Lines 8 to 17 of the C++ program declare two pointers and load a point cloud in .ply format from disk. Lines 19 to 24 perform the filtering: a Statistical Outlier Removal object is declared to which we then specify two key parameters – the number of neighboring points to use and the standard deviation threshold beyond which points are considered outliers. The remaining lines then print the statistics of the processed point cloud and write it to disk.

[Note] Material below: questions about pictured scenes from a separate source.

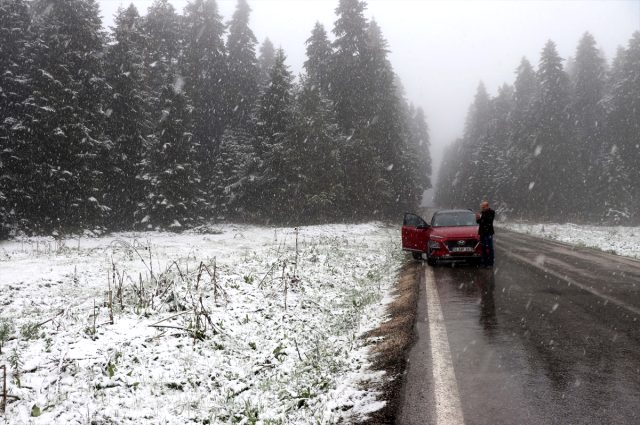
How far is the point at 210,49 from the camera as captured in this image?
124 feet

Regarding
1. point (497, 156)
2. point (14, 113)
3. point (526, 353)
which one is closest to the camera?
point (526, 353)

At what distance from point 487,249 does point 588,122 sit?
1604 inches

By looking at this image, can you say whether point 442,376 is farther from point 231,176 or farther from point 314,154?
point 231,176

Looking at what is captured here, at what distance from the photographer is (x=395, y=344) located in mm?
6207

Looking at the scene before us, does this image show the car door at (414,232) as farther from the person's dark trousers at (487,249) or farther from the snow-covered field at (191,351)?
the snow-covered field at (191,351)

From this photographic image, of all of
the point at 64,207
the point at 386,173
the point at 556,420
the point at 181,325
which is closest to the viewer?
the point at 556,420

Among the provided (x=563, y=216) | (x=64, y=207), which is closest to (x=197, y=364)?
(x=64, y=207)

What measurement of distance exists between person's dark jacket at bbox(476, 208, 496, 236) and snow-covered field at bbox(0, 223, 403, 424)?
165 inches

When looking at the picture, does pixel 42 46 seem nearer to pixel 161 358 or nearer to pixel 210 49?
pixel 210 49

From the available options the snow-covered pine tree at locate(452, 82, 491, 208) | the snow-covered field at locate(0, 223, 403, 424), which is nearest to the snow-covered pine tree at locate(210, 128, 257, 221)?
the snow-covered field at locate(0, 223, 403, 424)

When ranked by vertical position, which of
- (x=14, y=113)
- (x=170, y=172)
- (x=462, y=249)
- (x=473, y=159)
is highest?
(x=473, y=159)

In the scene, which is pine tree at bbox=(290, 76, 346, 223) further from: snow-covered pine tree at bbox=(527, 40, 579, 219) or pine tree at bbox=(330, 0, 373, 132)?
snow-covered pine tree at bbox=(527, 40, 579, 219)

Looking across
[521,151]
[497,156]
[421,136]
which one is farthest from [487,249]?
[421,136]

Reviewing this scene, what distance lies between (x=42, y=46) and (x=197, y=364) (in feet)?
79.8
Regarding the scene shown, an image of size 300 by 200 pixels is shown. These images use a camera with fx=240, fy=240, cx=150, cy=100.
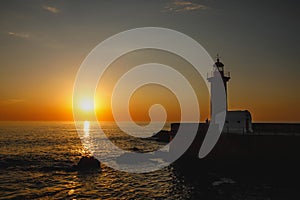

The Statistical Outlier Removal filter cut the point cloud down from 92928 points to 82175 points, removing most of the noise and leaving smoother surfaces of more constant point density. Our upright box is now clearly visible in the processed point cloud below.

A close up of the processed point cloud around the box shows an even distribution of points on the front face of the box, which can now be more readily fed into downstream algorithms for segmentation and object recognition.

Conclusion

3D computer vision is increasing being adopted in industrial applications and Point Cloud Library (PCL) is considered the ‘go-to’ open source library in this field. With regular updates since 2010, PCL appears to have a promising future, helped by the fact that all point cloud formats are supported. As with most open source projects, experience with C++ and CMake is required to integrate the libraries.